Materials and methods The investigated calcium-silicate glass system 50SiO2·30CaO·10Fe2O3·10Dy2O3 (mol %) was prepared following the one step acid-catalysed sol-gel route. Tetraethyl orthosilicate 2

Si(C2H5O)4 (TEOS), calcium nitrate Ca(NO3)2·4H2O, iron nitrate Fe(NO3)3·9H2O, and dysprosium nitrate Dy(NO3)3·H2O were used as starting reagents. The sol was prepared by stirring TEOS with water and ethanol in 1:2:1 weight ratio, catalysed with HNO3 and heated to 80 ºC for about 30 min in a closed recipient to achieve the complete hydrolysis. After the gel formation, the samples were dried at 110 °C for 24 h and then heat-treated at 500 oC, 800 °C and at 1200 °C for 3 h. The aim of the thermal treatment was to facilitate the growth of magnetic iron oxides and of bioactivity enhancing wollastonite nanocrystalline phases. FTIR spectra were recorded in the range of 4000-400 cm-1 with a spectral resolution of 2 cm-1, in absorption mode, with a FT/IR-6200 Jasco Spectrometer by using the KBr pellet technique. The pellets were prepared by mixing 2 mg of powdered sample with 200 mg KBr. The EPR spectra were recorded on powdered samples with a Bruker Elexsys 580 EPR spectrometer, operating in X band. For EPR measurements, the samples were introduced in quartz tubes of 2 mm inner diameter to a height above the active height sampled by the resonator. The magnetic field was modulated at 100 KHz and the spectra were displayed as the first derivate of the absorption curve. All spectra were recorded at room temperature.

Results and discussion X-ray diffraction results regarding the structure of the investigated samples [15] proved that with increasing treatment temperature in 500 oC – 1200 oC range (Fig. 1) nanocrystalline magnetite, hematite and wollastonite phases are developed that recommend this system for potential biomedical applications. The crystallite sites estimated with Scherrer equation for all crystalline phases occurred after the applied heat treatments are below 40 nm. Additionally, more detailed information on structural changes were obtained by means of FTIR and EPR analyses. 3

The structural ordering upon heat treatment depends on the peculiarities of the elements occurring in the composition of the amorphous oxide compound. The properties regarding coordination number, field strength, Pauling electronegativity and single bond strength with oxygen of the cations entering in the investigated samples are summarized in Table 1. The cationic field strength is expressed by the ratio of the cation charge to the square of the ionic radius.
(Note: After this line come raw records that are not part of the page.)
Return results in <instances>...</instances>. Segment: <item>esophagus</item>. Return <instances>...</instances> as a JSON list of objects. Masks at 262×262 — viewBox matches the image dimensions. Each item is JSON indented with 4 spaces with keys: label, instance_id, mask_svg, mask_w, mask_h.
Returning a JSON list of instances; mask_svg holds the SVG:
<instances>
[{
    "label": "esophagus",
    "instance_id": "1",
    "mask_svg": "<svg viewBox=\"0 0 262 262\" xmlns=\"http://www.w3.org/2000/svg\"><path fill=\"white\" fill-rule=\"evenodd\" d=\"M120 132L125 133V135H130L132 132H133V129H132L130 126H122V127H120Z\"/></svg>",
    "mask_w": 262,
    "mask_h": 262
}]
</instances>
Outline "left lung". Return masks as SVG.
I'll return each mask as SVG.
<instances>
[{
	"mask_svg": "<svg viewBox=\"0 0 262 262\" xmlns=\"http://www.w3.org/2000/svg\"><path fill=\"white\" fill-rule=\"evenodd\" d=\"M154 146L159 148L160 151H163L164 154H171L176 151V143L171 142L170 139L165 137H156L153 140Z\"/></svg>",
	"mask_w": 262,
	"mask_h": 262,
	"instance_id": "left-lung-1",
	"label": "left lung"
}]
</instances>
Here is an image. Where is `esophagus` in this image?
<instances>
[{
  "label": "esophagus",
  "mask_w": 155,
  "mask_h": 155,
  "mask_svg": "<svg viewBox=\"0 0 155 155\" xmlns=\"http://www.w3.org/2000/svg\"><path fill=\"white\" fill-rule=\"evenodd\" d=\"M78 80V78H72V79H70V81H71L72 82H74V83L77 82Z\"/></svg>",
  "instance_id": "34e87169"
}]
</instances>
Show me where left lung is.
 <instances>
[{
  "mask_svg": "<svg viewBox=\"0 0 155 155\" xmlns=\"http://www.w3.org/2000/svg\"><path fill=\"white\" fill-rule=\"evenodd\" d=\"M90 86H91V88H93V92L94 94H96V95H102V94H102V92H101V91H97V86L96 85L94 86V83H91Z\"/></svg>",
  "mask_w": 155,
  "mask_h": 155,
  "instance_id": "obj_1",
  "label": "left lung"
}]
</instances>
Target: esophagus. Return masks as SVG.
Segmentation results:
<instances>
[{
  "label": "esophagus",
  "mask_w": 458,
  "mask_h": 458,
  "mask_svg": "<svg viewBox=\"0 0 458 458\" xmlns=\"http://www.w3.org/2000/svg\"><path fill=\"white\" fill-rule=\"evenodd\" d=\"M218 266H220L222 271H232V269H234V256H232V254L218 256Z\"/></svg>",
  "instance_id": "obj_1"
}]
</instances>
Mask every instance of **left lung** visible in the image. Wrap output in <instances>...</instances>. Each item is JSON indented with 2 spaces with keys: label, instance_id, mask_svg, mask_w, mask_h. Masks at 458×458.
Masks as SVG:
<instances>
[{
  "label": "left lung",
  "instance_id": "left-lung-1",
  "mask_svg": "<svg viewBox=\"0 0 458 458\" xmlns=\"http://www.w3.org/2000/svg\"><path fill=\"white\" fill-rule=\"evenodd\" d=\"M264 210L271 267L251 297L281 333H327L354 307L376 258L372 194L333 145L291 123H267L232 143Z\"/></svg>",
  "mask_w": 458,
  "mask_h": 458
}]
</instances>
The cations belonging to the conventional glass former oxides are characterized by high field strengths as compared to the cations entering as modifiers. In this approach, in the investigated system CaO, Dy2O3 and Fe2O3 are expected to play the role of modifier oxides in the silicate glass network built up from tetrahedral [SiO4] structural units. On the other hand, the higher the ionic field strength, the greater the stability of glass toward crystallization [19]. For nonmetallic glasses, it was also reported that the thermal stability against crystallization decreases with the electronegativity difference [20]. Considering the lowest field strength and electronegativity of calcium ions versus that of dysprosium and iron ions, it is expected to prevail the development of calcium silicate crystalline phases in the silicate vitreous network. The structural analysis accomplished in this study by FTIR spectroscopic technique is particularly focussed on the network structure. At wavenumbers between 4000 cm-1 and 2000 cm-1 only few differences are evidenced in FTIR spectra (Fig. 2a). The signal at 2358-2343 cm-1 is not related to samples; it comes from registration and can be used even as a reference. The broad band located between 3350-3600 cm-1 is assigned to O-H stretching vibration, and decreases with treatment temperature, but is still recorded also after 1200 oC. The very weak bands recorded from 500 and 800 oC treated samples between 2800 cm-1 and 3000 cm-1 correspond to the symmetric and asymmetric stretching vibrations of CH2 and CH3 groups belonging to alkoxide and solvent residues [21].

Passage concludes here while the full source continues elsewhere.